AI—the umbrella term for the field that includes deep learning—is a technology that’s developed by over a half-century of research.
Here’s a quick recap of how we got to where we are in AI.
Early days of AI
In 1955, John McCarthy, a math professor at Dartmouth, organized a project to explore the possibilities and limits of “artificial intelligence (AI),” a term he had coined the previous year.
His idea was to recreate human intelligence in a machine. To do this, he put together a group of four computer scientists who were already thinking about machines that could think: Marvin Minsky, Herbert Simon, Nathaniel Rochester, and Claude Shannon.
Rule-based vs neural networks
In the early 1960s, the field of AI had forked into two camps: the “rule-based” approach and the “neural networks” approach.
Researchers in the rule-based camp (also sometimes called “symbolic systems” or “expert systems”) taught computers to think by coding a series of logical rules: If X, then Y. The rule-based camp interviewed experts in various fields and then coded their wisdom into the program’s decision making.
The “neural networks” camp took a different approach. Researchers tried to reconstruct the brain's underlying architecture: constructing layers of artificial neurons that can receive and transmit information in a structure akin to our networks of biological neurons. They fed lots and lots of examples of a given phenomenon—pictures, chess games, and sounds—into a neural network and let the networks themselves identify patterns within the data.
AI Winter
In 1969, researchers from the rule-based approach convinced many in the field that neural networks were unreliable and limited in their use. The neural networks approach quickly went out of fashion. AI plunged into one of its first “winters” during the 1970s caused by major cuts in funding.
By the new millennium, most researchers had given up on the idea of neural networks, convinced that it was a technological dead end.
Resurrection of AI
Geoff Hinton was born in Wimbledon, England, just after the second world war. He was the great-great-great grandson of George Boole, the nineteenth-century British mathematician whose “Boolean logic” provided the mathematical foundation for computer science.
Hinton was one of the few who believed that neural networks would one day fulfill its promise.
One of the great problems with building a multilayered neural network was that it’s very difficult to determine the relative importance (“the weight”) of each neuron to the calculation as a whole. With a single-layer network, this was at least doable. The system could set its own weights across its single layer of neurons. But with a multilayered network, such an approach simply didn't work.
The relationships between the neurons are too complex. A more powerful mathematical model was needed where each weight is set in conjunction with all the others. The answer, Rumelhart suggested, was a process called “backpropagation.”
Backpropagation is essentially an algorithm, based on differential calculus, that sends a kind of mathematical feedback cascading down the hierarchy of neurons as the neurons analyzed more data and gained a better understanding of what each weight should be.
If you built a neural network and set all the weights to zero, the system could learn to adjust them on its own, sending changes down the many layers. But in the end, each weight would wind up at the same place as the rest.

....................

◆ The task:
Name each computer scientist whom the AI history passage says John McCarthy brought into his group. These rows have nothing to do with the AI history passage.

◆ Extracted material:
....................

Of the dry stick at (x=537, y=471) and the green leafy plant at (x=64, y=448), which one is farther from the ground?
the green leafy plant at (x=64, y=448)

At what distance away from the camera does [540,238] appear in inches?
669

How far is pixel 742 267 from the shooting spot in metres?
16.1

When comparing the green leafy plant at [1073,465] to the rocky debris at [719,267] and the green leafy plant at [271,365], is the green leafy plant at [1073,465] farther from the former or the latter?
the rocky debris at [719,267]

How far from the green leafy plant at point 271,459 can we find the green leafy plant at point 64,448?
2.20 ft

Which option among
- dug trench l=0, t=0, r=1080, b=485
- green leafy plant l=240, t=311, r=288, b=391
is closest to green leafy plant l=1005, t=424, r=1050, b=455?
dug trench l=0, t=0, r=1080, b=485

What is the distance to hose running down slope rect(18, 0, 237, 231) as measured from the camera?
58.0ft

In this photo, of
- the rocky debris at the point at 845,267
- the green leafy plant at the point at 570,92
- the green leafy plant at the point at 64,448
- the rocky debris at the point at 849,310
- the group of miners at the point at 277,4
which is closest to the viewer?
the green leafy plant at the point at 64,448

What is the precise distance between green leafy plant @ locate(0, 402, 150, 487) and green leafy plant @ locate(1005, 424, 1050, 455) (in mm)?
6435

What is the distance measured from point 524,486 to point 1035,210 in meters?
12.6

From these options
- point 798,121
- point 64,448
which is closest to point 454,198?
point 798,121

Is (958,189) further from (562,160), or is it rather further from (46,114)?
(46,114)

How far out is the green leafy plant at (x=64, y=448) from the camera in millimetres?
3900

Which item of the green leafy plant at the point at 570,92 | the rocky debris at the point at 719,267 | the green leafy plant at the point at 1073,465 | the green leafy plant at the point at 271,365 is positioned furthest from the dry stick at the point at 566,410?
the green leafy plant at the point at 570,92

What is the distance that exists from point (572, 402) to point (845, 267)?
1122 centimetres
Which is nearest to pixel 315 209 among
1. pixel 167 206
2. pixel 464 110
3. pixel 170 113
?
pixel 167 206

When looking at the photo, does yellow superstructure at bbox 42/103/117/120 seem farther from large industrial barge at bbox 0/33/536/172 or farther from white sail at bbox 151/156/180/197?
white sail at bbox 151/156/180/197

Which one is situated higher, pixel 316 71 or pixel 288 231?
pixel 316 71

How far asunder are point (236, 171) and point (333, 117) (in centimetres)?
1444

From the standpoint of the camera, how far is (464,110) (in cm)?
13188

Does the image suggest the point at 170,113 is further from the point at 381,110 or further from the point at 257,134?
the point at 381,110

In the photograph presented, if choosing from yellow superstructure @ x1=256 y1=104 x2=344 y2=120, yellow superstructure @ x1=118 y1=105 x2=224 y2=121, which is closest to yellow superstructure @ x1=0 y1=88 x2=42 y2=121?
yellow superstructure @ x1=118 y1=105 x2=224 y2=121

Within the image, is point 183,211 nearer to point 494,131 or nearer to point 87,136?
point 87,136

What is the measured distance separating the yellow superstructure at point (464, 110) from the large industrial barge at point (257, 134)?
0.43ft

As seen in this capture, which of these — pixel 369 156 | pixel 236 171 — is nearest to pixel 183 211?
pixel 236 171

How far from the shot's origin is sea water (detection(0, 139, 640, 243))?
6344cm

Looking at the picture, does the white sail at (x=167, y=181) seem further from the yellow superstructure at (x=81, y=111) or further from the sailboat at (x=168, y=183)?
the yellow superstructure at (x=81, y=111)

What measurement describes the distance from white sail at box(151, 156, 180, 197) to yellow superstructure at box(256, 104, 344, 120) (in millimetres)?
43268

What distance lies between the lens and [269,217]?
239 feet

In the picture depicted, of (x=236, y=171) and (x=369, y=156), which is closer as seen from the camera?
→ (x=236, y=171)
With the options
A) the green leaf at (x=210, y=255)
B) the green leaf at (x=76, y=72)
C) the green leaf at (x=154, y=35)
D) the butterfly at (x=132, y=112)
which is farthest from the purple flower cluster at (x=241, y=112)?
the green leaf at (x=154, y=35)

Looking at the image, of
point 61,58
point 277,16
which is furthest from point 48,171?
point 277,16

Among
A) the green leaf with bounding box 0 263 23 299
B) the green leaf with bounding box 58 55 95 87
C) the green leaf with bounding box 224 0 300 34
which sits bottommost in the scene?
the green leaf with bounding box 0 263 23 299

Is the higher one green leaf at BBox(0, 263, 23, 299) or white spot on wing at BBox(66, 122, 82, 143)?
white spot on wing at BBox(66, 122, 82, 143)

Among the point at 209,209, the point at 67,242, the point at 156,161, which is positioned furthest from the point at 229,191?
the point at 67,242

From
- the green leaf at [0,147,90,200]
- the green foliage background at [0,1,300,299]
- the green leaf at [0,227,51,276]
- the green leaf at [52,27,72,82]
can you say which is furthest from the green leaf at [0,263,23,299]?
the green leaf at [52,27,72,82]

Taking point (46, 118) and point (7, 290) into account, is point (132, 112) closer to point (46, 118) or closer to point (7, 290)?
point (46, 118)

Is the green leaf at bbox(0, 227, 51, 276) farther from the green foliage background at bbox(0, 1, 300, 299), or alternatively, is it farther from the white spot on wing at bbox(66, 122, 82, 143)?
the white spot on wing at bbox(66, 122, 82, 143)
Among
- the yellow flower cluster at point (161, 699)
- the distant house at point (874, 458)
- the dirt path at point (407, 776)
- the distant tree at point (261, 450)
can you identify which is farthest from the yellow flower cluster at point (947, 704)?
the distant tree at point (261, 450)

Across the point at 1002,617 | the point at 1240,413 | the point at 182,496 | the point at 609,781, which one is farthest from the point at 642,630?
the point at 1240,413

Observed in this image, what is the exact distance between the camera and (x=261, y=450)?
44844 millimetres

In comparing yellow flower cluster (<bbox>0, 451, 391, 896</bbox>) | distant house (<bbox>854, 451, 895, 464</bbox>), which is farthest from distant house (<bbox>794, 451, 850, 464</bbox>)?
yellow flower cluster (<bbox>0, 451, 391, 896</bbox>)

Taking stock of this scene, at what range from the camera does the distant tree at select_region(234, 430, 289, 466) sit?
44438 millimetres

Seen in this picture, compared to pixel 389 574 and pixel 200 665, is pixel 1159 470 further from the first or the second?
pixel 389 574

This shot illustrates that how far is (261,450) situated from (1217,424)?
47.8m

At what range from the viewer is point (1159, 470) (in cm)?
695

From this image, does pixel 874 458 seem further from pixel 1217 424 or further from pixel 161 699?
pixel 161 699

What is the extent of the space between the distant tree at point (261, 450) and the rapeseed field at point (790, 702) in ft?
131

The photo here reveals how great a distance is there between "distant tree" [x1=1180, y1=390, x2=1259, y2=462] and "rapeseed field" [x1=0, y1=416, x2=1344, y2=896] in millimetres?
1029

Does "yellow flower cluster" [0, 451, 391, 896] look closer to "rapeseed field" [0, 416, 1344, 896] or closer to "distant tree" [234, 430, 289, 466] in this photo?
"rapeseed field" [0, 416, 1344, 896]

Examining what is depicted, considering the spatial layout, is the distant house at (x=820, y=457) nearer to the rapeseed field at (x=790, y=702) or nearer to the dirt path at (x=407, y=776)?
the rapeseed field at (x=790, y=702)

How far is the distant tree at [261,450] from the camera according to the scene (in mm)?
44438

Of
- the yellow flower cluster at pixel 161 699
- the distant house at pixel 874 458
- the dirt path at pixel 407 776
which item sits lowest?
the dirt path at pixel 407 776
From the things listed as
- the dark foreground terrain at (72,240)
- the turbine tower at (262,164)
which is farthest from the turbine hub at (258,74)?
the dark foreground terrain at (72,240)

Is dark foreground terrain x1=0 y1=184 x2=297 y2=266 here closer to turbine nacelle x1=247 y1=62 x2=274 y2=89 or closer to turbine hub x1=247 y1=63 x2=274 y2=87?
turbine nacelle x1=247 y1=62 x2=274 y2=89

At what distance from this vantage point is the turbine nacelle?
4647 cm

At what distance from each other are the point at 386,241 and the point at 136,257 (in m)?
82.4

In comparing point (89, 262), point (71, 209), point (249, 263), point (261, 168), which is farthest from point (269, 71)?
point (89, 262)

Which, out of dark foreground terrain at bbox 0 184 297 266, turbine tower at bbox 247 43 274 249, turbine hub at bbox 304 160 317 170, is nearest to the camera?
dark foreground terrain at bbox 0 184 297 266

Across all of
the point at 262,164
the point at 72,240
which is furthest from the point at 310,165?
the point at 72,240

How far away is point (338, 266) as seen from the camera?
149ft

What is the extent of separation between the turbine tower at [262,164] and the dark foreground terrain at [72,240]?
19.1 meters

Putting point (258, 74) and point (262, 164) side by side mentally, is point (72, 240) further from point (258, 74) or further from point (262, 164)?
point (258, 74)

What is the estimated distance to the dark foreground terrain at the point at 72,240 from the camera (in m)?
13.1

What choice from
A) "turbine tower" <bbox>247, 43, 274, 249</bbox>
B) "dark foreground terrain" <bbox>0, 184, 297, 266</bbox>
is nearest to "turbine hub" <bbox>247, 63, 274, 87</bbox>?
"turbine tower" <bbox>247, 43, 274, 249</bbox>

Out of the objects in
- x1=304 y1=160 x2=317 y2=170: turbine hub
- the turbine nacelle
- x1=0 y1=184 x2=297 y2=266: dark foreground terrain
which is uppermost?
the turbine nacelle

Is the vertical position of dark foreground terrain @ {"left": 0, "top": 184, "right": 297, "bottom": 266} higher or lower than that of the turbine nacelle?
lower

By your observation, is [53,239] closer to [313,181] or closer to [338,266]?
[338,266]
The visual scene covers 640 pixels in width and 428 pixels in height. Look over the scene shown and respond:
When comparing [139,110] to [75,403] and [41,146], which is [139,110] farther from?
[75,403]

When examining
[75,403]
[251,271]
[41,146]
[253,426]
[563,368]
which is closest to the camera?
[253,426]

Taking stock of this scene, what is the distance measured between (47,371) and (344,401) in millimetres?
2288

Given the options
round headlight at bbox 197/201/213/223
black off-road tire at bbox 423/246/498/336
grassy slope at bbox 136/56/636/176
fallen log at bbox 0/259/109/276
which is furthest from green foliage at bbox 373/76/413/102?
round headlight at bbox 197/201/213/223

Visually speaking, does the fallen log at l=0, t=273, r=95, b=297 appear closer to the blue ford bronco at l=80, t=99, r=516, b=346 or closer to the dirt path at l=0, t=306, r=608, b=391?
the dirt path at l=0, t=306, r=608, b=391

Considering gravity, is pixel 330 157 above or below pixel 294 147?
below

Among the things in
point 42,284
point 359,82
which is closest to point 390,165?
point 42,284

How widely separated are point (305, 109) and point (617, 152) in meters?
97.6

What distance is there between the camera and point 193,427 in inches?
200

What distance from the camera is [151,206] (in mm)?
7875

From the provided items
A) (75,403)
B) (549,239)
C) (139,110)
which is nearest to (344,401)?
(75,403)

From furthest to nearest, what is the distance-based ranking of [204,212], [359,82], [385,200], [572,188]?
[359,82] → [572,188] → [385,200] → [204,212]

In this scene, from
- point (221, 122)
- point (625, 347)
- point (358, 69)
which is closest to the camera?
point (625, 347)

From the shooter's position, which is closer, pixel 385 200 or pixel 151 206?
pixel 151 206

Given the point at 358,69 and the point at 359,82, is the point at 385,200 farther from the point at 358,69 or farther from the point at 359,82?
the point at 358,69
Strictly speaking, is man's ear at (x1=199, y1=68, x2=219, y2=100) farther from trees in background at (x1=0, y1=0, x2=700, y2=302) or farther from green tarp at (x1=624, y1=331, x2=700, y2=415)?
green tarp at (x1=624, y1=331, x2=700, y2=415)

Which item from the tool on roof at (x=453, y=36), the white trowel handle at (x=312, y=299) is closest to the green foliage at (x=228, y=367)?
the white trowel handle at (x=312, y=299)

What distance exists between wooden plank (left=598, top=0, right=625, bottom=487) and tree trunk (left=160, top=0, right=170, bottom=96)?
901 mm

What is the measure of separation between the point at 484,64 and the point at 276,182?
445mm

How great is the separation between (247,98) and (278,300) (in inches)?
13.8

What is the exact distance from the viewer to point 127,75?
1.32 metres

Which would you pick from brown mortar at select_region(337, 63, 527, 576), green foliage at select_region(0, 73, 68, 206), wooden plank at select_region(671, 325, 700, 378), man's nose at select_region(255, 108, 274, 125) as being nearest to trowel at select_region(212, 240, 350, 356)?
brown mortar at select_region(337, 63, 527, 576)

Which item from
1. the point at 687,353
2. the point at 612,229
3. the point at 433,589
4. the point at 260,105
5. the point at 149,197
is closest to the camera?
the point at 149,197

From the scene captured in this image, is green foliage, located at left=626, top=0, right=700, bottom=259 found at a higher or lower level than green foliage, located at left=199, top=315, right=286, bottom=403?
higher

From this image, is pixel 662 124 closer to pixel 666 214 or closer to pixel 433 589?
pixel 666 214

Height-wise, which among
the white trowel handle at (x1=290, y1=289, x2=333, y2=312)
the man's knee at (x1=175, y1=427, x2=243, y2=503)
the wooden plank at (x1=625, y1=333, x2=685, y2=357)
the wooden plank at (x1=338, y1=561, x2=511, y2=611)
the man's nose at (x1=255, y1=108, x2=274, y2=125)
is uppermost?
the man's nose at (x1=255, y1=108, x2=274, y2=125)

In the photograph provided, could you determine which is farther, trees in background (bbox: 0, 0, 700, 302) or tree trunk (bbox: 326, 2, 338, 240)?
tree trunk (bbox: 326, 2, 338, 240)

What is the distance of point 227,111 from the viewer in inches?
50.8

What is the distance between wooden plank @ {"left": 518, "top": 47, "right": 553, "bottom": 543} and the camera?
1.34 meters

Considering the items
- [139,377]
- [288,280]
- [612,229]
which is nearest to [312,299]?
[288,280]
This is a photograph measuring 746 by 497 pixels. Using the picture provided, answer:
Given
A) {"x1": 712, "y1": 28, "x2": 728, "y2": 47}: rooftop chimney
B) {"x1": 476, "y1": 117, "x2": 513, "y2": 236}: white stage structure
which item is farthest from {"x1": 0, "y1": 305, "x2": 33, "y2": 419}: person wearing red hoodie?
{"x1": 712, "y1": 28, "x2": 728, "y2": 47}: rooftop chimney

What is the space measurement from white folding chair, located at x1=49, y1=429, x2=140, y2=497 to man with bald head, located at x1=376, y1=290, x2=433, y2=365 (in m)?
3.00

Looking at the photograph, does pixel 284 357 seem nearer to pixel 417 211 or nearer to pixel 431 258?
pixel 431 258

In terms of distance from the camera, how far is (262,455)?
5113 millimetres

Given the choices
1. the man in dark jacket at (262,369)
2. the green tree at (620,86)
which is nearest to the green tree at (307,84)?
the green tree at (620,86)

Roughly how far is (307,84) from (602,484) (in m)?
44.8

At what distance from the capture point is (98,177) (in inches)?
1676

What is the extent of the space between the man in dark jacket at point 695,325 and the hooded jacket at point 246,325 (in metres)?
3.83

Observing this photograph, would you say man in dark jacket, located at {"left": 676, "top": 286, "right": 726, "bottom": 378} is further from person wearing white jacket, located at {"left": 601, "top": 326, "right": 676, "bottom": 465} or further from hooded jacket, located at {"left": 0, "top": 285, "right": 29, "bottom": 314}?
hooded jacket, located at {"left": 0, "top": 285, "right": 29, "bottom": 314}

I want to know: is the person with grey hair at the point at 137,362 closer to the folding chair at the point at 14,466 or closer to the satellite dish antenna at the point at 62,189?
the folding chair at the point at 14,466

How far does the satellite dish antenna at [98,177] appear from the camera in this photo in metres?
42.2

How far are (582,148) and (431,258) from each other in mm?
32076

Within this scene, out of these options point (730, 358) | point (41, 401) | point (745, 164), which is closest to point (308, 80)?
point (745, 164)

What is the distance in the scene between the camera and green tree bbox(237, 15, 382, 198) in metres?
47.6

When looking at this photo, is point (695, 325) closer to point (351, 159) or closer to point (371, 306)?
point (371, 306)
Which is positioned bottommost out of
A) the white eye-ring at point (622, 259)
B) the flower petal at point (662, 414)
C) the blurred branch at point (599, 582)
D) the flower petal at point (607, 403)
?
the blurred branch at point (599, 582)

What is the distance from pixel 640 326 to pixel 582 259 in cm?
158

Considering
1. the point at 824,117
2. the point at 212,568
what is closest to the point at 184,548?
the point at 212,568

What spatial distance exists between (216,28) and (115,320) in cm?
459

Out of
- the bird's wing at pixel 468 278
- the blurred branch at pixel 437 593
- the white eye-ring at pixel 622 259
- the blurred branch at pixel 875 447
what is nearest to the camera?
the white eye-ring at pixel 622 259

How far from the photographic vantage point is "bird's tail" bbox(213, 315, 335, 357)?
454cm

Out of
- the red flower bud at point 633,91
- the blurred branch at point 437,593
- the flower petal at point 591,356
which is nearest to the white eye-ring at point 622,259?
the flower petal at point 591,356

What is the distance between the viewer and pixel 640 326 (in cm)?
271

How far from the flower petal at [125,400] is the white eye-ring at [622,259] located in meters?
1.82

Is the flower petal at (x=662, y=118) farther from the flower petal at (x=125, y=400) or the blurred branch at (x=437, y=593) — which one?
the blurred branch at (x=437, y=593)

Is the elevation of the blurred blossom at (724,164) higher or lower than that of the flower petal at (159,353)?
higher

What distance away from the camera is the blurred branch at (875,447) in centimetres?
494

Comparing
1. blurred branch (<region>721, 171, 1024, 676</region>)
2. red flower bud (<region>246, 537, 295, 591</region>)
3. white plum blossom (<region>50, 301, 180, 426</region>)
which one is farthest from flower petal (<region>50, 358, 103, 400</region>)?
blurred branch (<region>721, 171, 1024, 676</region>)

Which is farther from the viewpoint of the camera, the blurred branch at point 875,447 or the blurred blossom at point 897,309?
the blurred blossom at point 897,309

....................

◆ Task solution:
Marvin Minsky, Herbert Simon, Nathaniel Rochester, Claude Shannon